Split table to smaller tables base on column values

Hi, I have a table with many columns: A, B, C,...

How can I split my table to smaller tables which have same value of A.

I don't want to loop over the table to export smaller tables base on each A values, because it will increase the cost.

 

Thank you.

 

0 2 969
2 REPLIES 2

Here's how you can split a large table in BigQuery into smaller tables based on the values of column A, along with explanations and considerations to optimize this process.
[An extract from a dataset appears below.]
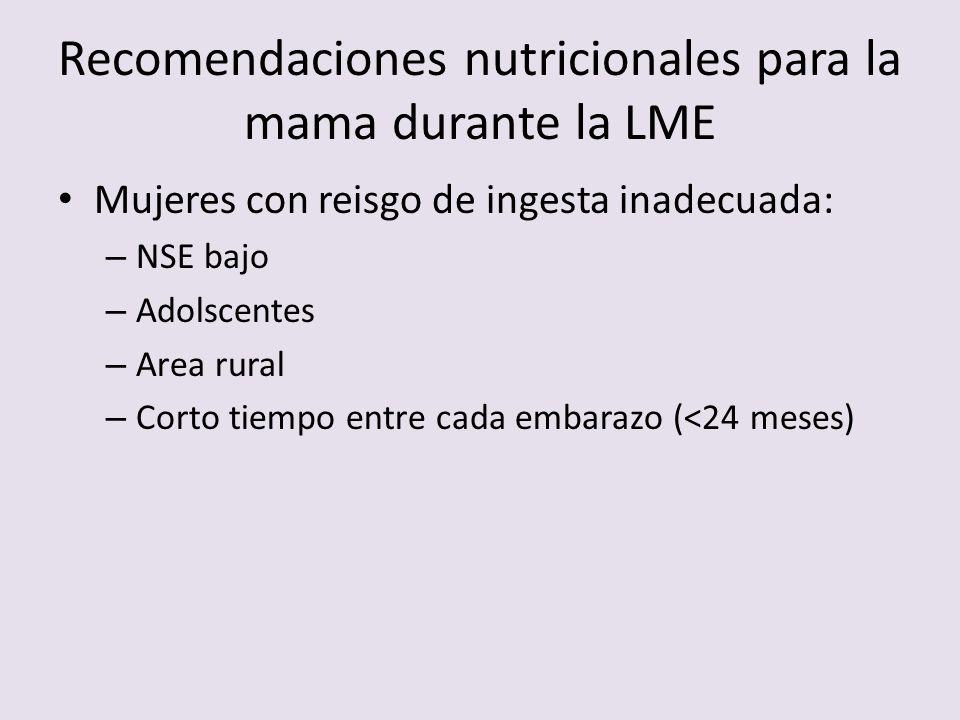 Recomendaciones nutricionales para la mama durante la LME Mujeres con reisgo de ingesta inadecuada: – NSE bajo – Adolscentes – Area rural – Corto tiem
There are a couple of efficient ways to do this in BigQuery without the need for explicit looping:

1. Direct Creation with Queries

This is the most straightforward approach if you know the distinct values of column A in advance:

 
-- Create 'table_A_value1' based on the value 'value1' in column A
CREATE OR REPLACE TABLE `project_id.dataset_id.table_A_value1`
AS 
SELECT *
FROM `project_id.dataset_id.original_table`
WHERE A = 'value1';

-- Create 'table_A_value2'
CREATE OR REPLACE TABLE `project_id.dataset_id.table_A_value2`
AS 
SELECT *
FROM `project_id.dataset_id.original_table`
WHERE A = 'value2';

-- ... and so on 
  • Replace project_id, dataset_id, original_table, and the values ('value1', 'value2', etc.) with your actual project, dataset, table, and values from column A.

2. Dynamic SQL for Unknown A Values

Use this method if you don't know all the distinct values in column A beforehand:

 
DECLARE query_string STRING;
DECLARE values ARRAY<STRING>;

-- Get distinct values from column A
SET values = (
  SELECT ARRAY_AGG(DISTINCT A) 
  FROM `project_id.dataset_id.original_table`
);

-- Build dynamic SQL queries
FOR value IN (SELECT * FROM UNNEST(values)) DO
   SET query_string = CONCAT(
      "CREATE OR REPLACE TABLE `project_id.dataset_id.table_A_", value, "` AS 
       SELECT * FROM `project_id.dataset_id.original_table` WHERE A = '", value, "';"
   );
   EXECUTE IMMEDIATE query_string;
END FOR; 

Important Considerations

  • Cost: BigQuery charges you based on the amount of data processed by the query. The second (dynamic SQL) method might be slightly more expensive than the first as it involves reading the entire table to get unique values from column A.
  • Large Number of Distinct Values: If you have a very large number of distinct values in column A, the dynamic SQL approach would generate a considerable number of queries. It might be worth exploring more controlled splitting mechanisms.
  • Clustering (Optional): If you are frequently querying the smaller tables based on column A, consider clustering them by column A within each table. This can further improve query performance and reduce costs.

Thanks for the reply, it helped me with a dynamic query I was writing at BigQuery, just one quick fix. 
Using value in the dynamic query_string, generated this error:

Unable to coerce type STRUCT<f0_ STRING> to expected type STRING Signature CONCAT<BYTES, [BYTES, ...])

 It looks like iterating the un-nested values doesn't give us a string but a struct, so I fixed it using value[0] instead of just value.